![](images/regex.jpg)

----
By the end of this session, you should be able to
-----

1.	Describe why computer programmers use Regular Expression (regex) to pattern-match strings.
2.	Describe the performance of your computer program using True/False and Positive/Negative.
3.	Write a regex to find phone numbers and emails in text documents.

--- 
What is regex?
---

Regular expression is a pattern matching language.

It is Domain Specific Language (DSL). Powerful (but limited language). 

It is like learning any new language (e.g., French or Chinese). Piece by piece. Lot's of practice

What are other DSL you already know?

- SQL  
- Markdown

----
Why regex?
---

Programmers are lazy. Regex use few symbols to handle text search.

![cartoon](http://imgs.xkcd.com/comics/regular_expressions.png)

---
Regex example
---

Spec:
> Write a regex to match common misspellings of calendar: "calendar", "calandar", or "celender" 

In [2]:
reset -fs

In [3]:
# Let's explore how to do this

# Patterns to match
chunk = ["calendar", "calandar", "celender"]

# Patterns to not match
chink = ["foo", "cal", "calli", "calaaaandar"] 

# Interleave them
string = " ".join([item 
                      for pair in zip(chunk, chink) 
                      for item in pair])

In [4]:
string

'calendar foo calandar cal celender calli'

In [5]:
# You match it with literals
literal1 = 'calendar'
literal2 = 'calandar'
literal3 = 'celender'

pattern = "|".join([literal1, literal2, literal3])

__THERE MUST BE A BETTER WAY__

In [6]:
import re

# Yes: you should test regexes. ALWAYS HAVE TESTS!
assert sorted(re.findall(pattern, string)) != sorted(chink)
assert sorted(re.findall(pattern, string)) == sorted(chunk) 

Let's write it with regex language

In [11]:
# A little bit of meta-programming (strings all the way down!)
sub_pattern = '[ae]'
pattern2 = sub_pattern.join(["c","l","nd","r"])

# Does our test still pass?
assert sorted(re.findall(pattern2, string)) != sorted(chink)
assert sorted(re.findall(pattern2, string)) == sorted(chunk)

---
Regex Terms
----


- __target string__:	This term describes the string that we will be searching, that is, the string in which we want to find our match or search pattern.

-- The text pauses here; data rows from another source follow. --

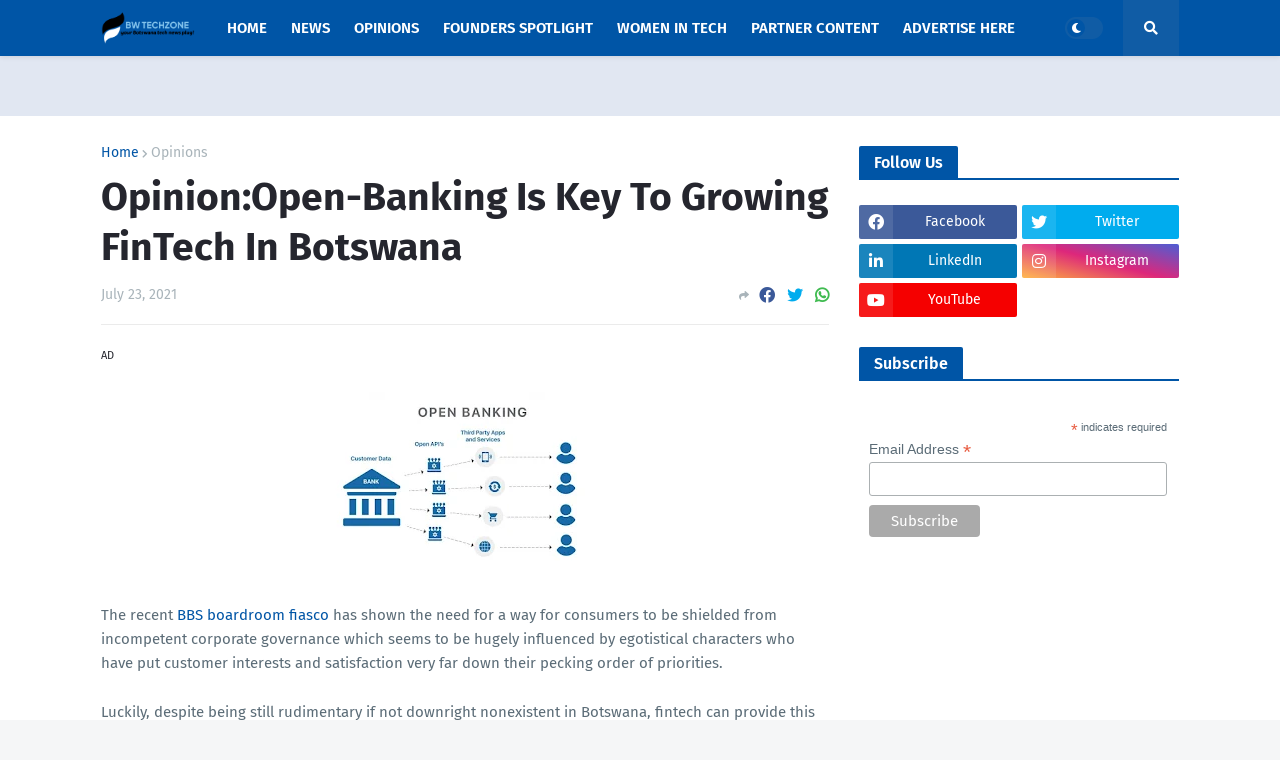

--- FILE ---
content_type: text/html; charset=utf-8
request_url: https://www.google.com/recaptcha/api2/aframe
body_size: 266
content:
<!DOCTYPE HTML><html><head><meta http-equiv="content-type" content="text/html; charset=UTF-8"></head><body><script nonce="MXrRCPwpDle4Nv06biNwaA">/** Anti-fraud and anti-abuse applications only. See google.com/recaptcha */ try{var clients={'sodar':'https://pagead2.googlesyndication.com/pagead/sodar?'};window.addEventListener("message",function(a){try{if(a.source===window.parent){var b=JSON.parse(a.data);var c=clients[b['id']];if(c){var d=document.createElement('img');d.src=c+b['params']+'&rc='+(localStorage.getItem("rc::a")?sessionStorage.getItem("rc::b"):"");window.document.body.appendChild(d);sessionStorage.setItem("rc::e",parseInt(sessionStorage.getItem("rc::e")||0)+1);localStorage.setItem("rc::h",'1769396739926');}}}catch(b){}});window.parent.postMessage("_grecaptcha_ready", "*");}catch(b){}</script></body></html>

- __search expression__: The pattern we use to find what we want. Most commonly called the regular expression. 


- __literal__:	A literal is any character we use in a search or matching expression, for example, to find ind in windows the ind is a literal string - each character plays a part in the search, it is literally the string we want to find.
`

- __metacharacter__: A metacharacter is one or more special characters that have a unique meaning and are NOT used as literals in the search expression. For example "." means any character.

- __escape sequence__:	An escape sequence is a way of indicating that we want to use one of our metacharacters as a literal. 

In a regular expression an escape sequence involves placing the metacharacter \ (backslash) in front of the metacharacter that we want to use as a literal. If we want to find \\file in the target string c:\\file then we would need to use the search expression \\\\file (each \ we want to search for as a literal (there are 2) is preceded by an escape sequence \).


Regex: Connection to statistical concepts
----

![](images/type_I_error.jpg)

__False positives__ (Type I): Matching strings that we should __not__ have
matched

__False negatives__ (Type II): __Not__ matching strings that we should have
matched

Reducing the error rate for a task often involves two antagonistic efforts:

1. Minimizing false positives
2. Minimizing false negatives

In a perfect world, you would be able to minimize both but in reality you often have to trade one for the other.

Summary
----

- Regex is a "sepical" language for speical problem - pattern matching
- You'll make a lot of mistakes in regex 😩. 
    - False Positive: Thinking you are right but you are wrong
    - False Negative: Missing something

<br>
<br>
---